Work Stealing

Some tasks prefer to run on certain workers. This may be because that worker holds data dependencies of the task or because the user has expressed a loose desire that the task run in a particular place. Occasionally this results in a few very busy workers and several idle workers. In this situation the idle workers may choose to steal work from the busy workers, even if stealing work requires the costly movement of data.

This is a performance optimization and not required for correctness. Work stealing provides robustness in many ad-hoc cases, but can also backfire when we steal the wrong tasks and reduce performance.

Criteria for stealing

Computation to Communication Ratio

Stealing is profitable when the computation time for a task is much longer than the communication time of the task’s dependencies.

Bad example

We do not want to steal tasks that require moving a large dependent piece of data across a wire from the victim to the thief if the computation is fast. We end up spending far more time in communication than just waiting a bit longer and giving up on parallelism.

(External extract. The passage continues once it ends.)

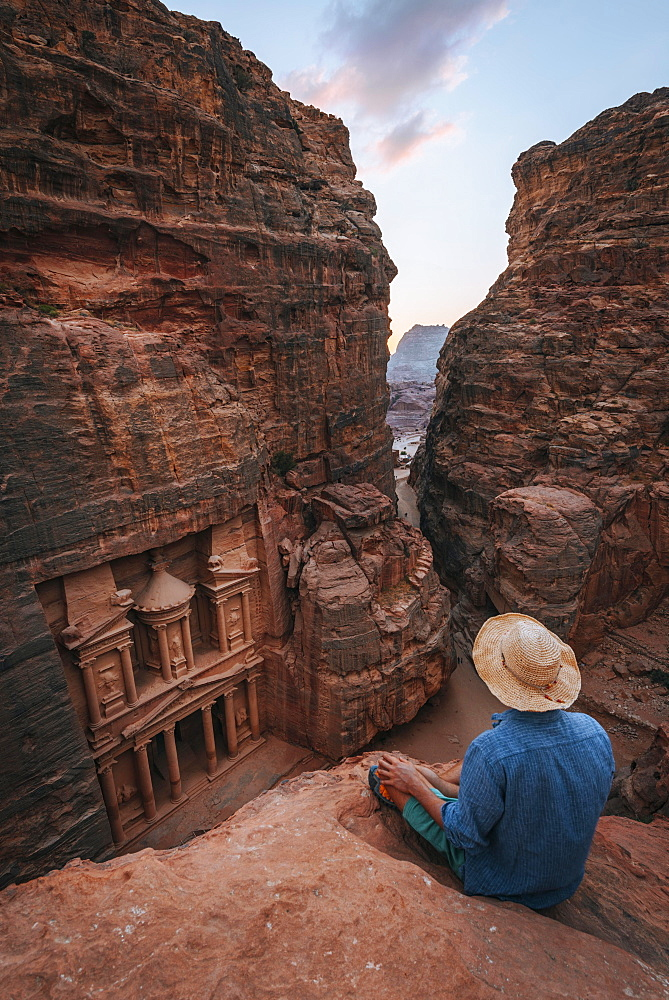 Tourist sits at the edge of a rock and looks from above into the canyon Siq, Pharaoh's treasure house beaten into the rock, facade of the treasure house Al-Khazneh, Khazne Faraun, Mausoleum, Nabataean city Petra, near Wadi Musa, Jordan, Asia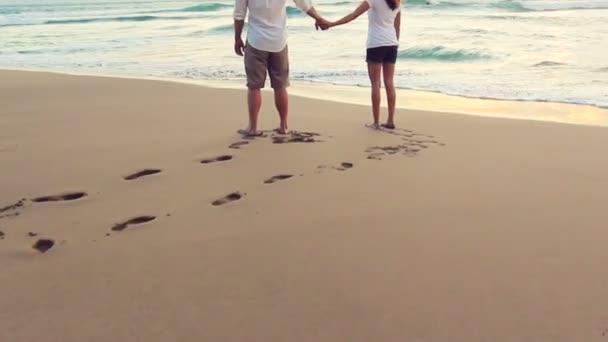 Linda joven pareja cogidos de la mano increíble puesta de sol en Playa Luna de miel en Hawaii — Vídeo de stock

[data] = client.scatter([np.arange(1000000000)])
x = client.submit(np.sum, data)

Good example

We do want to steal task tasks that only need to move dependent pieces of data, especially when the computation time is expensive (here 100 seconds.)

[data] = client.scatter([100])
x = client.submit(sleep, data)

Fortunately we often know both the number of bytes of dependencies (as reported by calling sys.getsizeof on the workers) and the runtime cost of previously seen functions, which is maintained as an exponentially weighted moving average.

Saturated Worker Burden

Stealing may be profitable even when the computation-time to communication-time ratio is poor. This occurs when the saturated workers have a very long backlog of tasks and there are a large number of idle workers. We determine if it acceptable to steal a task if the last task to be run by the saturated workers would finish more quickly if stolen or if it remains on the original/victim worker.

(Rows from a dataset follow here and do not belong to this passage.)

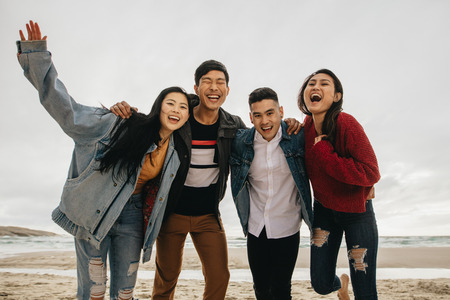 Group of asian friends on the seashore. Young people having great time together at the beach.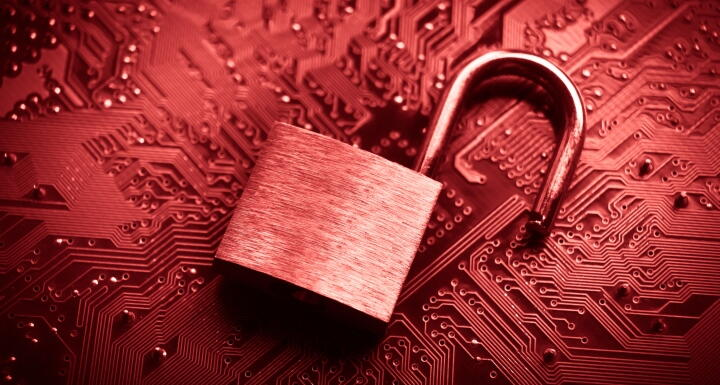 Open lock on top of computer motherboard signifying data breach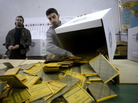 Workers open ballots in a polling station in Rome on Tuesday following Italy's general elections. The initial results showed a close race with no clear-cut winner, a development that made financial markets jumpy.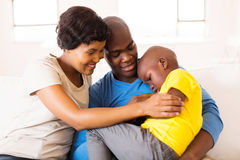 Couple comforting ill son Stock Photography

The longer the backlog of stealable tasks, and the smaller the number of active workers we have both increase our willingness to steal. This is balanced against the compute-to-communicate cost ratio.

Steal from the Rich

We would like to steal tasks from particularly over-burdened workers rather than workers with just a few excess tasks.

Restrictions

If a task has been specifically restricted to run on particular workers (such as is the case when special hardware is required) then we do not steal.

Choosing tasks to steal

We maintain a list of sets of stealable tasks, ordered into bins by computation-to-communication time ratio. The first bin contains all tasks with a compute-to-communicate ratio greater than or equal to 8 (considered high enough to always steal), the next bin with a ratio of 4, the next bin with a ratio of 2, etc.., all the way down to a ratio of 1/256, which we will never steal.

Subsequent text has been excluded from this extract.